Voglio, infine, ricordare come la
Chiesa cattolica, superato il concetto di guerra giusta sia passata a quello di
ingerenza umanitaria e dal riconoscimento del diritto all’autodifesa a quello
del dovere dell’azione a difesa dell’aggredito. Affermava Giovanni Paolo II:
“Difendere chi è perseguitato, chi è attaccato, chi perde
tutto, non è altro che un atto di carità. L’ingerenza umanitaria è una cosa
evangelica in sé […]. Non si può restare fermi mentre il mio vicino,
concittadino o non concittadino, subisce un’aggressione” (1993).
E ancora: “Evidentemente,
quando le popolazioni civili rischiano di soccombere sotto i colpi di un
ingiusto aggressore e a nulla sono valsi gli sforzi della politica e gli
strumenti di difesa non violenta, è legittimo e persino doveroso impegnarsi con
iniziative concrete per disarmare l’aggressore (XXXIII giornata della pace, 1
gen. 2000).
Sarebbe auspicabile che queste
considerazioni fossero presenti anche oggi e il discorso si spostasse dal piano
dei princìpi a quello dei mezzi opportuni (dai discorsi ideologici a quelli
politici). Ma la Storia, purtroppo, sembra non riuscire a insegnare un granché
non solo sui tempi lunghi, ma neppure attraverso gli avvenimenti e le
riflessioni di ieri...!
P.S. Trovo interessante, per arricchire le riflessioni, riportare due brani dell’articolo L’improbabile espulsione di Ernesto Galli Della Loggia, pubblicato sul Corrriere della sera dell’8 settembre, che si discostano dal conformistico coro che ha accompagnato le dichiarazioni di papa Francesco.
P.S. Trovo interessante, per arricchire le riflessioni, riportare due brani dell’articolo L’improbabile espulsione di Ernesto Galli Della Loggia, pubblicato sul Corrriere della sera dell’8 settembre, che si discostano dal conformistico coro che ha accompagnato le dichiarazioni di papa Francesco.
«l)
L'ostilità di principio alla guerra (fatto salvo, immagino, il caso di una
guerra di pura difesa, tuttavia non facilmente definibile: la guerra dichiarata
dalla Gran Bretagna e dalla Francia alla Germania nel 1939, per esempio, era di
difesa o no?) cancella virtualmente dalla storia la categoria stessa di
«nemico» (e quella connessa di «pericolo»).
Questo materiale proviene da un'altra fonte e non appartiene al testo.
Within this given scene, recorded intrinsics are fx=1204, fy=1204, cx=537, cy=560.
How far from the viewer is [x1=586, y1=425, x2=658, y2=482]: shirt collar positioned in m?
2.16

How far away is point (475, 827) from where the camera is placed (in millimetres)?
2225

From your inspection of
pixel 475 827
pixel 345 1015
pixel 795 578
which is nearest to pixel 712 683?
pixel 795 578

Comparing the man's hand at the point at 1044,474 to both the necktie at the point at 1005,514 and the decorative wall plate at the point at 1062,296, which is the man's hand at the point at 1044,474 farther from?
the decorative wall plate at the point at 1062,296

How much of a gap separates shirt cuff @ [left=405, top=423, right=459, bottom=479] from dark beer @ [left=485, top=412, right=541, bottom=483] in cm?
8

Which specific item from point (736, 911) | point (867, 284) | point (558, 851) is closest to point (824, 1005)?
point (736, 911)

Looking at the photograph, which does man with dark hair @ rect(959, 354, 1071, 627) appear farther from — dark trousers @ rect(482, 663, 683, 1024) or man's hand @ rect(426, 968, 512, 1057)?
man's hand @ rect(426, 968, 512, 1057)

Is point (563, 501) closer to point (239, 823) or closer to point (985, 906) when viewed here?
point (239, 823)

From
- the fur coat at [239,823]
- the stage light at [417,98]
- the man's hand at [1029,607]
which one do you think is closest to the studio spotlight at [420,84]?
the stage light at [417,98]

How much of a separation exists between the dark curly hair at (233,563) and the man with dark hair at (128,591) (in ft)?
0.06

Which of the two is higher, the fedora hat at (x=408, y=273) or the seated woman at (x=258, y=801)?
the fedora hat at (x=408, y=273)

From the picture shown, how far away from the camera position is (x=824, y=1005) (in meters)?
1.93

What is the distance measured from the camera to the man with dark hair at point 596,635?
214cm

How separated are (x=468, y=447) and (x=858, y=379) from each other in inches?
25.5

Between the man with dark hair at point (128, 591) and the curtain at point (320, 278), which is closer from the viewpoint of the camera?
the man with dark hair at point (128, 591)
Cioè di un qualche potere che è
ragionevole credere intento a volere in vari modi il nostro male; e contro il
quale quindi è altrettanto ragionevole cercare di premunirsi (per esempio
mantenendo un esercito). Chi oggi dice no alla guerra è davvero convinto che
l'Europa e in genere l'Occidente non abbiano più nemici? E se pensa che invece
per entrambi di nemici ve ne siano, che cosa suggerisce di fare oltre a essere
«contro la guerra»?
3) C'è infine un argomento molto usato per dirsi
in generale contro la guerra: «La guerra non ha mai risolto alcun problema».
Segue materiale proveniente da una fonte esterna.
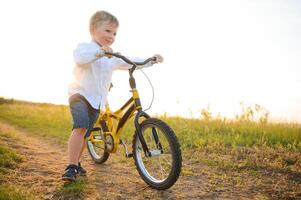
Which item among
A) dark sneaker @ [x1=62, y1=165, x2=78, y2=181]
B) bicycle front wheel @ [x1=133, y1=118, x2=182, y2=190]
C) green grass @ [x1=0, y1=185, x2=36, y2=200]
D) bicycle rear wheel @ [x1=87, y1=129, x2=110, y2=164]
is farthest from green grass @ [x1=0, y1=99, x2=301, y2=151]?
green grass @ [x1=0, y1=185, x2=36, y2=200]

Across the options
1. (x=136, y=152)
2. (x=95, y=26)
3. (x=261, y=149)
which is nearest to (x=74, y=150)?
(x=136, y=152)

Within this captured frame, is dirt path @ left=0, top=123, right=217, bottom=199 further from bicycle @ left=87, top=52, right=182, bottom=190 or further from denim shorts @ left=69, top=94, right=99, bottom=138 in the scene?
denim shorts @ left=69, top=94, right=99, bottom=138

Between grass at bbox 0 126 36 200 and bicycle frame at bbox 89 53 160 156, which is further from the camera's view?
bicycle frame at bbox 89 53 160 156

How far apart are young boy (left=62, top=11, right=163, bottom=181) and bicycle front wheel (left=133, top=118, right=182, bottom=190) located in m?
0.67

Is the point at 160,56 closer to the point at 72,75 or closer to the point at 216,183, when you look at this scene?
the point at 72,75

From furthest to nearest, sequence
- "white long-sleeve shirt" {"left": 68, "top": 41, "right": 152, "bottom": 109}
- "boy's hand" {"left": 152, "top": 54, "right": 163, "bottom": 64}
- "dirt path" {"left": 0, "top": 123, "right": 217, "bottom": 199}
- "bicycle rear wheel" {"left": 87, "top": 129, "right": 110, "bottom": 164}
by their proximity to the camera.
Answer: "bicycle rear wheel" {"left": 87, "top": 129, "right": 110, "bottom": 164} → "boy's hand" {"left": 152, "top": 54, "right": 163, "bottom": 64} → "white long-sleeve shirt" {"left": 68, "top": 41, "right": 152, "bottom": 109} → "dirt path" {"left": 0, "top": 123, "right": 217, "bottom": 199}

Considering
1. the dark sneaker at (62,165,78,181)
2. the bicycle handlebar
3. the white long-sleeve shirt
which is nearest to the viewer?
the bicycle handlebar

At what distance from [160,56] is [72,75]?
114cm

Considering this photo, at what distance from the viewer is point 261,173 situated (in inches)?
191

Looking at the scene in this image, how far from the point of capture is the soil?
3877mm

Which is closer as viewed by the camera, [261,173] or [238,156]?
[261,173]

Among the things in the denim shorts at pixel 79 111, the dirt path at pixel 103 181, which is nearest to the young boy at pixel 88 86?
the denim shorts at pixel 79 111

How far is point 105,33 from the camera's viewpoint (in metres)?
4.33

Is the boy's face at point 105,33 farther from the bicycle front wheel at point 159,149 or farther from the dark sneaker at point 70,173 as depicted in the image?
the dark sneaker at point 70,173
Nella sua perentorietà l'argomento è però palesemente falso. Dipende infatti
dalla natura dei problemi: non pochi problemi la guerra li ha risolti eccome
(penso a tante guerre per l'indipendenza nazionale, ad esempio); per gli altri
bisogna intendersi su che cosa significa «risolvere» (tenendo presente che
nella storia è rarissimo che per qualunque genere di questioni vi sia una
soluzione definitiva, «per sempre»). Se si parla di un pericolo politico, una
«soluzione» può benissimo essere rappresentata dal suo semplice
ridimensionamento, dall'allontanamento nel tempo, dalla sostituzione di un
nemico più forte con uno meno forte. Tutti obiettivi che un'azione militare è
di certo in grado di conseguire.
Insomma:
essere in generale a favore della pace è sacrosanto; proporsi invece di
espellere la guerra dalla storia è, come si capisce, tutt'un altro discorso».